I still make a huge (critical) distinction between the rather conventional stories for which he is probably best known and admired, and which match that domestic scene, and the two, different from and superior to anything else he wrote – ‘Along Rideout Road that Summer’ and ‘Riley’s Handbook’ – which found a lucid and rich vehicle for the disorderly Maurice. The first of these I rate as the best New Zealand short story ever written (and yes, I include Mansfield in that); and the second as a novella that must rate in quality alongside (though so totally different in character and tone) Sargeson’s ‘That summer’.

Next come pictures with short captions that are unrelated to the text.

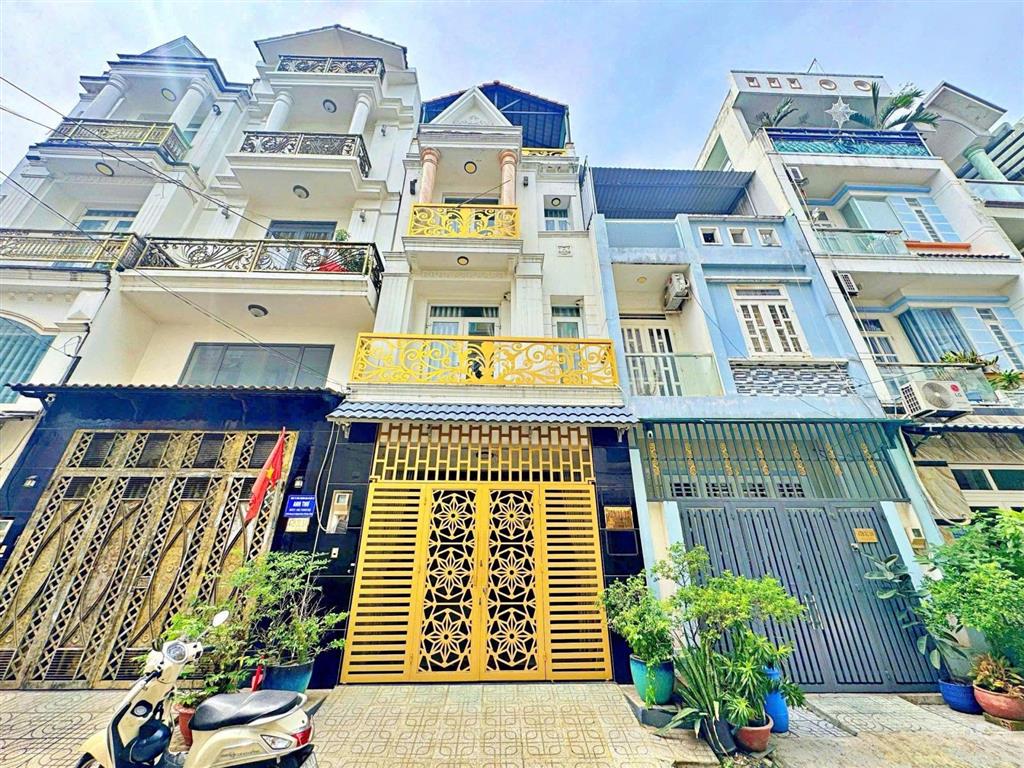 Bán căn nhà giá tốt nhất khu vực, sát bên cạnh vạn phúc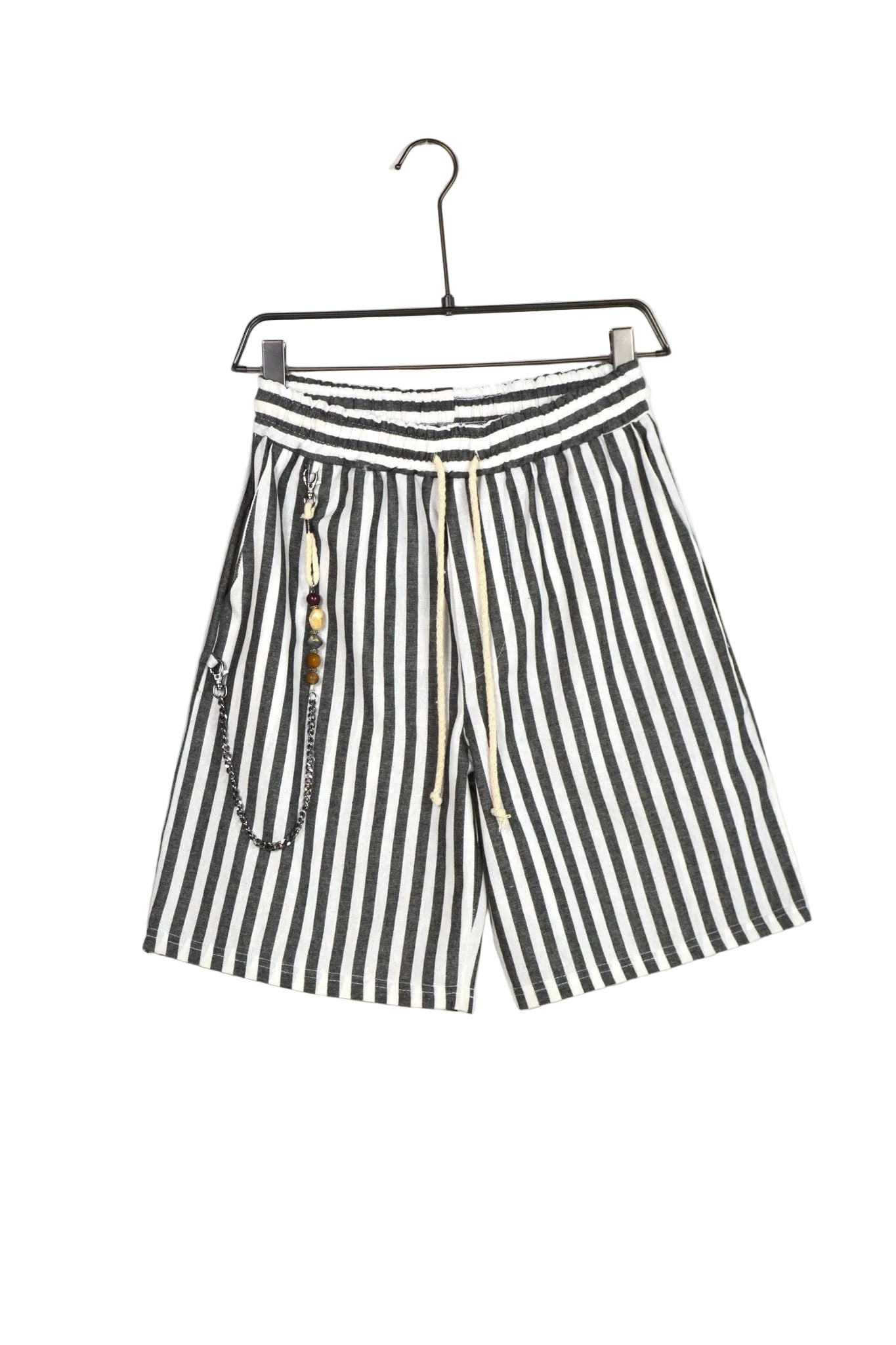 atelier axd pantaloni scurti barbati dungi gri siret maro margele Atelier AXD in tinuta moda urbana cu snur lung vizibil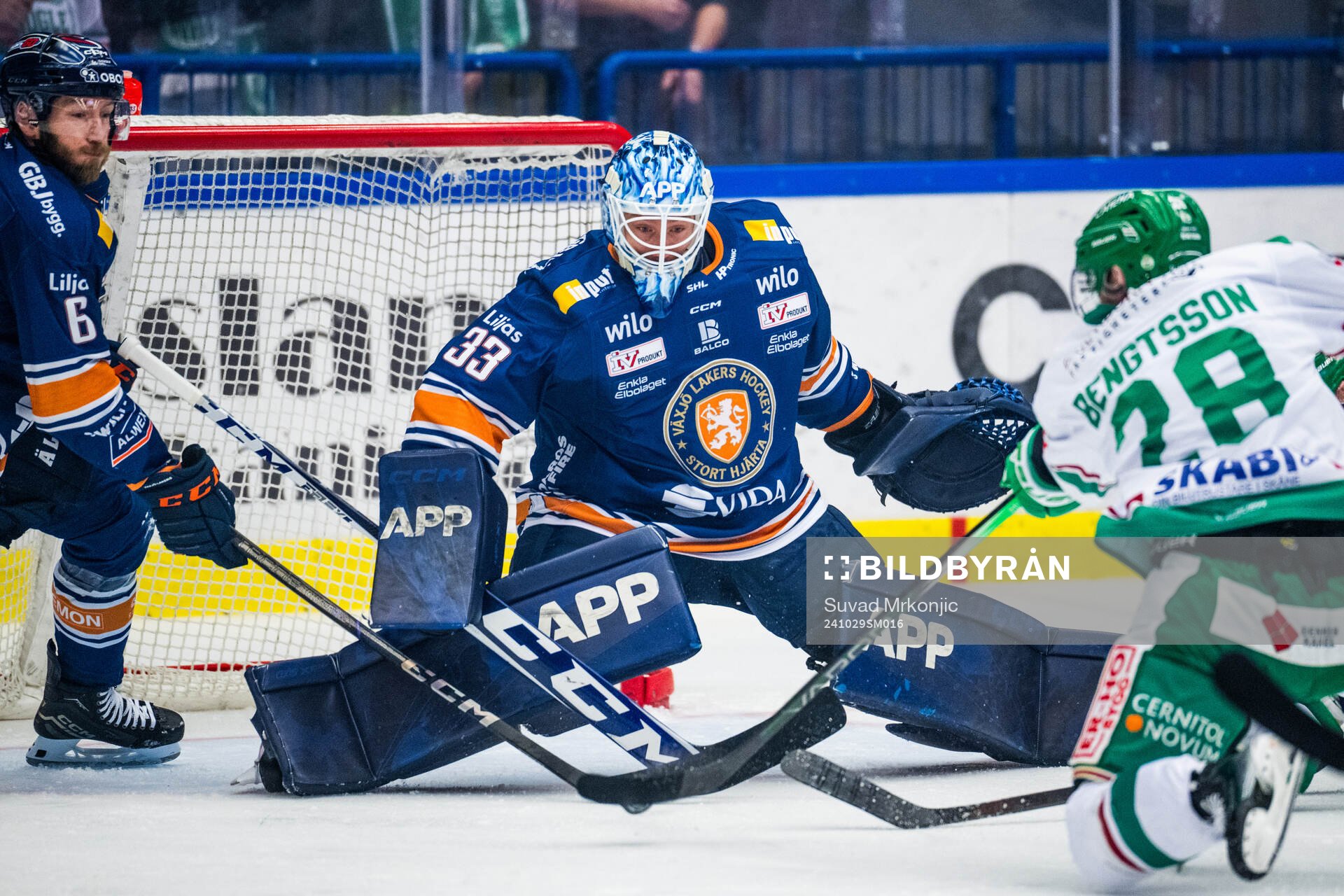 Växjös målvakt Emil Larmi och Rögles Anton Bengtsson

Here, by way of postscript is another view of Duggan. It comes from an essay I wrote about Barry Humphries (another old friend) for the London Review of Books in 1992:
I took Barry once to visit the short story writer Maurice Duggan, without quite realizing how far each of them was down the road to alcoholism. Duggan, large, strong, physical, once summarised his life for a literary magazine, beginning each section “And the nurse said, ‘Drink this.’” His limp was noticeable and even picturesque, but the loss of a leg which had caused it was something Duggan was extremely sensitive about.— C.K. Stead
He was a great Irish-style talker, who also tended to peak with a brilliantly funny story that would have everyone sick with laugher, and then lapse into alcoholic despondency, and even sometimes anger and violence.
Barry listened while Duggan explained about toheroa — the season, the limit on the bag, how the fish was minced to make an incomparable soup; listened too, and looked, while Duggan, quietly proud, showed the books on his shelves, and how many of the modern fiction writers he owned in first editions.
Duggan must have been up on the plateau ready to go into his usual hilarious anecdote-and-plunge when Barry pre-empted the moment, launching into a characteristic Humphries monologue about his own collection of hardcover toe-he-rowers, and about how short the season was on books and how tight the limit on the bag, but the great soups that could be made by critics who put them through the mincer. I remember it now only in crude outline; but in detail - in performance so to speak - it seemed bewildering and clever. It was the only time I ever saw Duggan driven backwards into sobriety. Afterwards, if ever Humphries was mentioned, Maurice would dismiss him as “a clever magpie.”